## Records supplied:
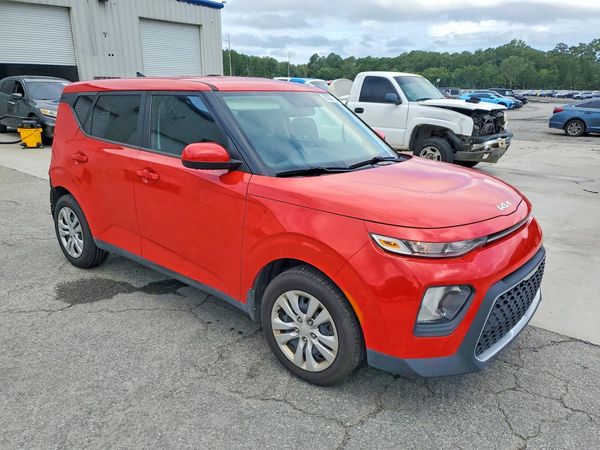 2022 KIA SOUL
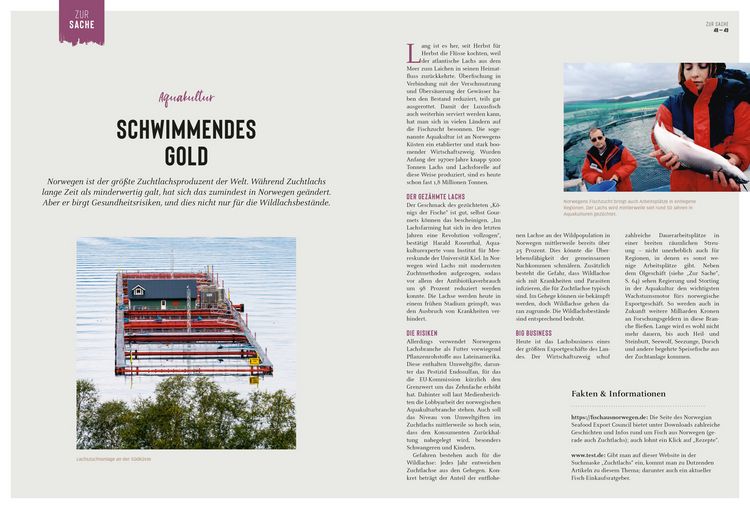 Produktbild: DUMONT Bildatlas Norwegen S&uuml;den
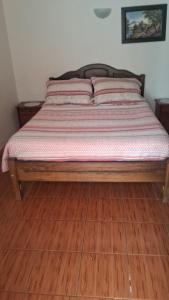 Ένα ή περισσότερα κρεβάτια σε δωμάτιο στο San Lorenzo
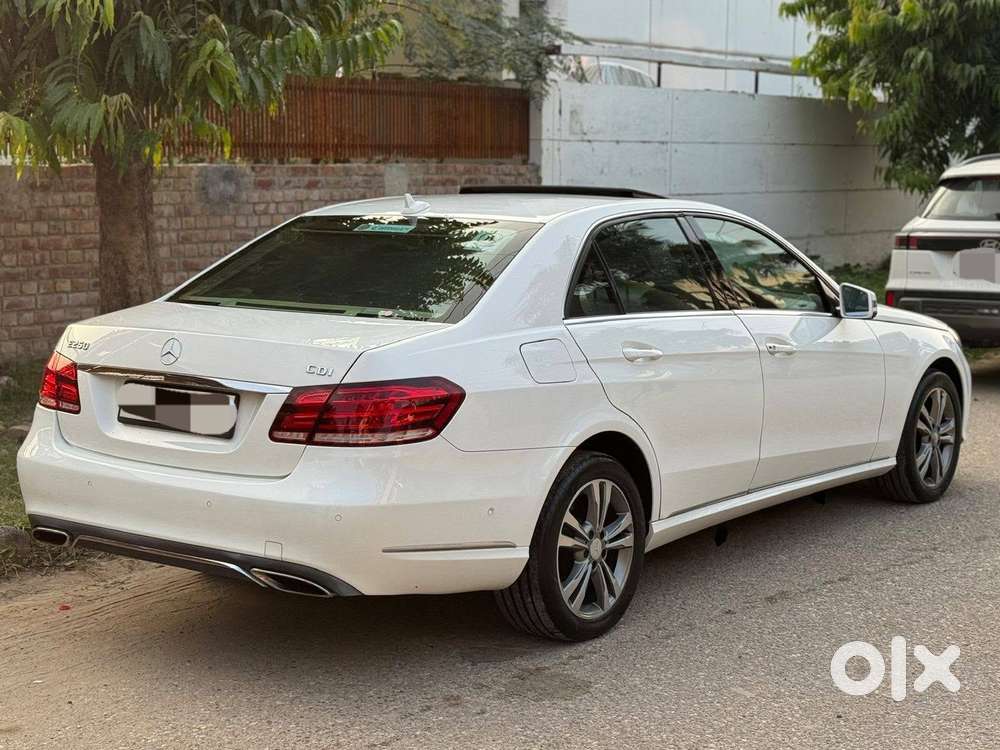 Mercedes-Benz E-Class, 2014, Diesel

---

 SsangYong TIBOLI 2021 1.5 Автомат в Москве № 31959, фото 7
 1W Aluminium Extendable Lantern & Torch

## Instructions for the task:
Please edit the data running from the line containing "2022 KIA SOUL" through the line containing "Mercedes-Benz E-Class, 2014, Diesel", swapping "Diesel" for "Petrol" and changing nothing else. Return only those lines, with the pictures left out.

## Solved exercise:
 2022 KIA SOUL
 Produktbild: DUMONT Bildatlas Norwegen S&uuml;den
 Ένα ή περισσότερα κρεβάτια σε δωμάτιο στο San Lorenzo
 Mercedes-Benz E-Class, 2014, Petrol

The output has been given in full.